Home stretch for Upson Hall’s $74 million makeover. Nearly all of the turquoise water-resistive barrier (WRB) has been covered up with terracotta panels and aluminum inserts at this point. The utilities shaft and mechanical penthouse have been faced with a water resistant base layer and aluminum clips, and will be faced with grey metal panels. Note that those thin yellow aluminum plates on the exterior are a finished design featurethey’re intended to be a nod to the original canary yellow aluminum curtain bands that once lined Upson Hall’s facade. At this point, the upper three floors are occupied, the lower two floors and basement are being finished out, the exterior is nearly complete and interim landscaping features will be installed by The Pike Company before the building opens for full occupancy in August.

Over the next ten years, Cornell would like to utilize LTL Architects and Perkins + Will to redo the rest of the Engineering Quad with designs similar to Upson Hall. The $300 million plan also calls for the demolition of Carpenter Hall and a new multi-story building on the corner of Campus Road and College Avenue. Whether or not those things happen remains to be seen. The earliest renders of the Upson Hall plan are included at the end of this entry, and while the general design has remained the same, some of the design features, such as the shape of the bump-outs, the fenestration, and the emphasis on the south terrace were revised before the final plan was drafted.



5 responses

22 05 2017

The location at the corner of Campus Road and College Avenue is among the last remaining prominent locations on the central Cornell campus. The proposed redesign of the engineering quad is uninspired. One would hope that the corner building could be a more interesting design. Why is it that Cornell does not hold architectural competitions for major projects?

The law school quadrangle forms a U-Shape that is quite lovely and open. One of the problems of the engineering quadrangle across the street is that it is a blank wall that does nothing to echo or even recognize the openness of the law school quad. If the engineering redesign could force open a “window” onto the engineering quad, it would be a big aesthetic improvement.

22 05 2017

Yup, the contrast between the law school and the engineering school on College Avenue is quite striking, and not in a good way: a welcoming quad surrounded by ornate Gothic buildings, versus an unadorned wall of rusting concrete.

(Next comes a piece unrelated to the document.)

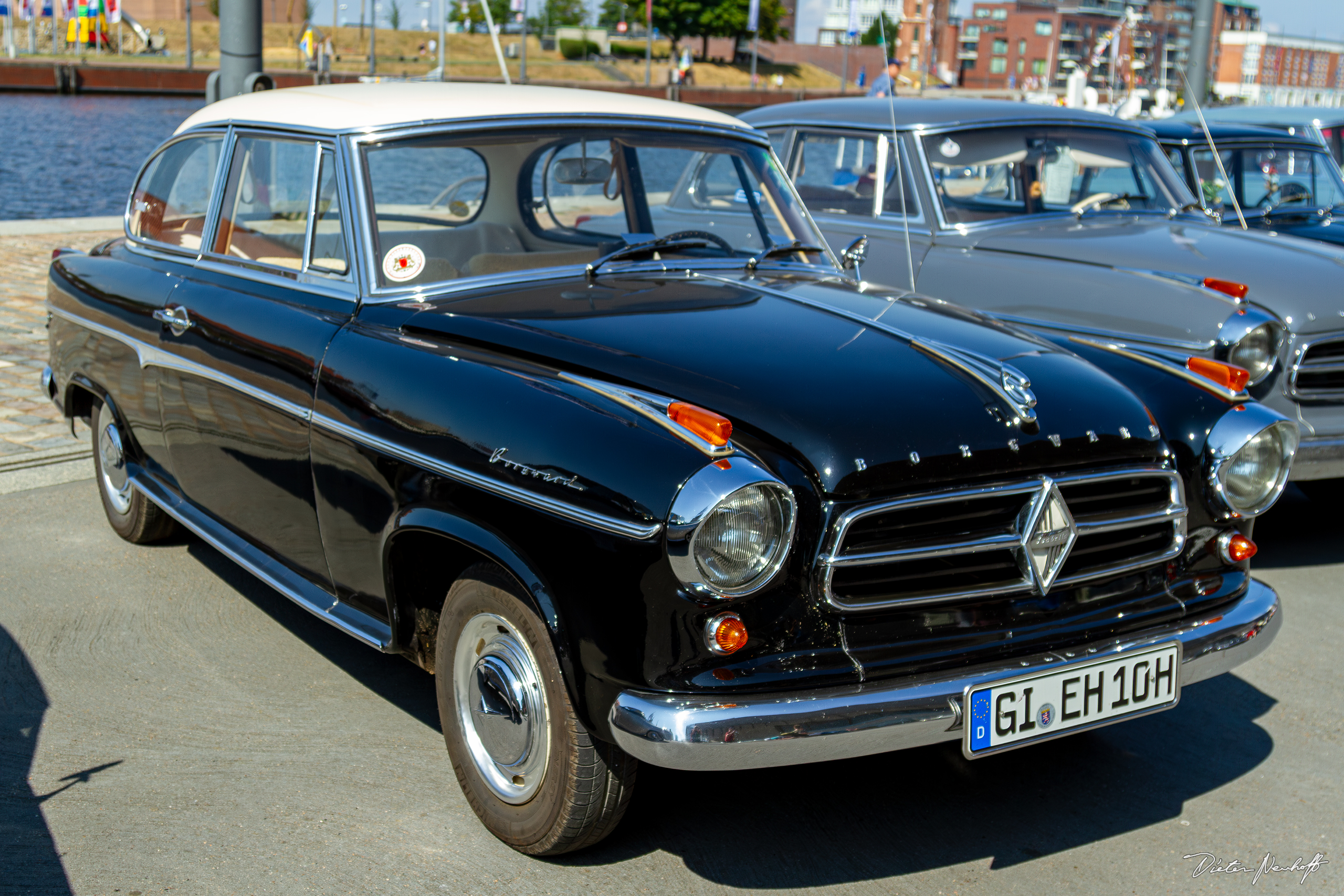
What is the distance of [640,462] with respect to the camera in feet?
8.37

Good point about that corner of the engineering quad being a prominent location worthy of something more than a plain white box. Annabel Taylor sets a nice example on the other corner, so couldn’t Cornell come up with something better for this one?

22 05 2017
B. C.

I think the new building is probably just a conceptual massing at this point, but the design would likely be similar to the renovated structures.

24 05 2017

Important to note 2 things:
1. P+W, currently partnering with LTL, was the original architect for the engineering quad, so they are essentially being retained to renovate buildings they originally designed.
2. Cornell has typically shown a stronger desire to pick “favorite” architects/starchitects for projects as opposed to holding design competitions to look at designs from a variety of sources.

24 05 2017

Your note number 1is enlightening. It explains why the new design proposal for the engineering quad will resemble the old design from an aesthetic point of view.

Assuming that it is too late to influence much of the renovation, I would still hope that we could draw Cornell’s attention to the corner at Campus Road and College Avenue as an opportunity for a major building.

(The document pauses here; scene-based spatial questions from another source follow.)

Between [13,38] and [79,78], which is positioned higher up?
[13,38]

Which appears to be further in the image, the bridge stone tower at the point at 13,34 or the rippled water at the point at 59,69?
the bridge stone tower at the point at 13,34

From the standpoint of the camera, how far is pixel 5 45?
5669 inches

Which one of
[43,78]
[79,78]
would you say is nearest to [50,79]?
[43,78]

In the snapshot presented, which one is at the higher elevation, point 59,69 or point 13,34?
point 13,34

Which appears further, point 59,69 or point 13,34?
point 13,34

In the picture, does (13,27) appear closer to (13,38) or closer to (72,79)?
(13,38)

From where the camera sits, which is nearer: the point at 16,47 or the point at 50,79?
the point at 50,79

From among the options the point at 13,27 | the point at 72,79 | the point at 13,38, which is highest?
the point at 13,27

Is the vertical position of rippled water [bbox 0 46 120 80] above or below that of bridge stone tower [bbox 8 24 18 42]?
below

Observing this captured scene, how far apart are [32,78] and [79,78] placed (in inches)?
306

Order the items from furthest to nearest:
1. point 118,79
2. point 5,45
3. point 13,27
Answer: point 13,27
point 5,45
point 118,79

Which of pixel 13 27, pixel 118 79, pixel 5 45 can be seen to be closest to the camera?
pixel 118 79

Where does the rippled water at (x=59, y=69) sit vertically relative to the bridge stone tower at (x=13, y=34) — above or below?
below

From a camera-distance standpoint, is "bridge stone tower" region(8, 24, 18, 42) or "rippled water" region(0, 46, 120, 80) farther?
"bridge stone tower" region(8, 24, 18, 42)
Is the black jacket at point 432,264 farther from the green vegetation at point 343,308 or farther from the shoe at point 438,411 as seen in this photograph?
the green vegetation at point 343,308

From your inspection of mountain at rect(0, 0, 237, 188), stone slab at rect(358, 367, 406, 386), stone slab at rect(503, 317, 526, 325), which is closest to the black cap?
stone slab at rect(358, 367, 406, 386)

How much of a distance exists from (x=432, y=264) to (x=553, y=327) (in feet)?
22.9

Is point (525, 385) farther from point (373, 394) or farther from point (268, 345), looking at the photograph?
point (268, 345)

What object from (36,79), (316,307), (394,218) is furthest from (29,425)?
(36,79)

In addition, the university should understand that the “unadorned wall of rusting concrete” ( in Cs PhD’s accurate phrase) opposite the law quad could become an opening onto the engineering quad, and needs to be a building as refined as the Neo-Gothic buildings opposite, rather than another replica of Upson Hall. Studio Gang comes to mind as an architectural practice that might be able to solve this design problem, for example.